Natasha Ednan-Laperouse
Natasha Ednan-Laperouse, from Fulham, died after eating a sandwich containing sesame (Family handout/PA)

The BBC Watchdog Live investigation found that in shops run by three of the UK’s major supermarket chains, staff gave unclear allergen information on in-store bakery products.

The programme found Sainsbury’s did not list any of the 14 major allergens on any of its in-store bakery goods, but had advice printed on packaging to “ask a bakery colleague”.

In one store, a Watchdog undercover journalist asked if its raisin whirls were free of nuts. The member of staff advised they were nut-free, but later found product information which listed almonds in the ingredients.

At Asda, in-store bakery packaging and shelf labels did not list specific allergen ingredients, but carried general advice that products sold ‘may contain nuts, seeds and other allergens’.

But in one Asda store, staff said selected bakery products did not contain sesame as an ingredient, but sesame was listed as a product ingredient on the chain’s website.

Tesco listed major allergens on most in-store bakery products, except for unwrapped loose bread rolls, paninis and pastries in some stores, and at one branch, a senior staff member was unable to locate any ingredients information for an un-packaged panini

Following the investigation, Sainsbury’s said in a statement: “Customer safety is our priority and we are updating our labels to include more specific allergen information.”

Tesco said it will make changes to their allergen rules.

In a statement to the BBC, Tesco said: “In light of the Watchdog investigation we have reminded all staff about the importance of allergens and how to ensure customers are given the correct information. Additional and more prominent signage has also been provided to our stores to encourage customers to speak to staff.

“We are currently reviewing how allergy information is displayed moving forward and we would be keen to input into any proposed reforms to labelling laws.”
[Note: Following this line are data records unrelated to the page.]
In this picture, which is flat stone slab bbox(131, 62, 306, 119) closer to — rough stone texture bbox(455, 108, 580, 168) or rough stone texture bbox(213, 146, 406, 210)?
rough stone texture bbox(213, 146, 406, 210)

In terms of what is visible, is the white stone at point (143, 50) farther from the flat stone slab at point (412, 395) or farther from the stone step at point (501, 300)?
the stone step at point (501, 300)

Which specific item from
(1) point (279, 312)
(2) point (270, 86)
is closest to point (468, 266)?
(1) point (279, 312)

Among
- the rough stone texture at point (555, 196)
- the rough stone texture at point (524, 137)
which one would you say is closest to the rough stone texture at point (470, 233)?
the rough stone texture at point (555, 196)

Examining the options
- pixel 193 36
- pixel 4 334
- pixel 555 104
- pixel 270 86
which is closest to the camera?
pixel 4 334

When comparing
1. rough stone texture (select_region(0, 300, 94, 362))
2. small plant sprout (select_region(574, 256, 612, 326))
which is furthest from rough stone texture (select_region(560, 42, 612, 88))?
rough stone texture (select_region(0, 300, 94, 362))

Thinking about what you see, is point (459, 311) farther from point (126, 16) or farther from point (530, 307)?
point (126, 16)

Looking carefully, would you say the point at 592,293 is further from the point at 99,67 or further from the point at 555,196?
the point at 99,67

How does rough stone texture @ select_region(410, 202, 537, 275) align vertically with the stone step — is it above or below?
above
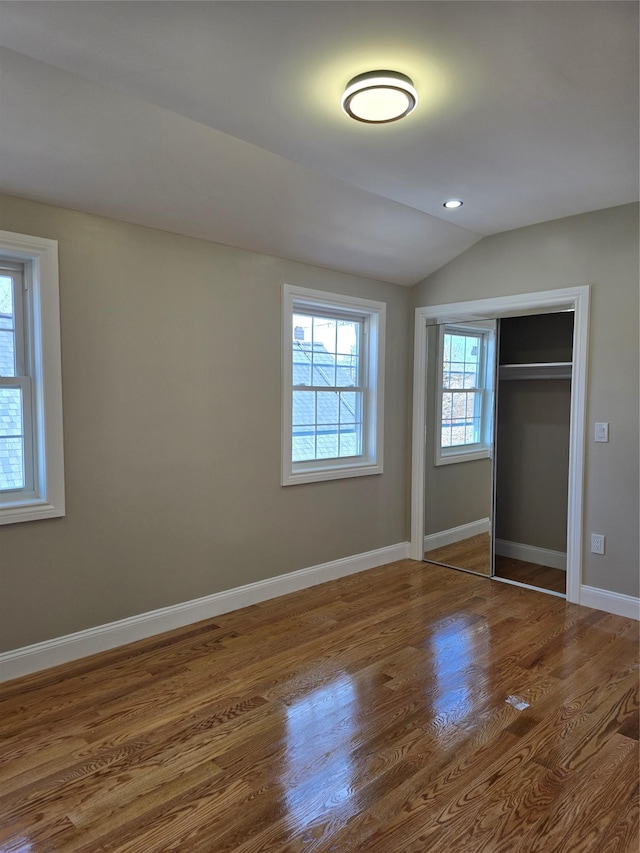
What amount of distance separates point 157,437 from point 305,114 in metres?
1.83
Asda said they will also be reviewing allergen information in their in-store bakeries, adding: “We take our responsibilities as a retailer incredibly seriously and are committed to doing the right thing for our customers.

“Our in-store bakeries feature clear signage on the potential for allergens in our products and our bakery products themselves are labelled to warn of the potential presence of nuts, seeds and other allergens.

“In addition, our bakery colleagues are trained to provide allergen information to customers and, like Watchdog, we carry out our own in-store checks on allergen information to ensure we’re doing the right thing.

“We have been working on improvements to the clarity of allergen information on our website and are also working to implement detailed allergen labels on our in-store bakery products.”

The full report will be shown on BBC Watchdog Live at 8pm on Wednesday.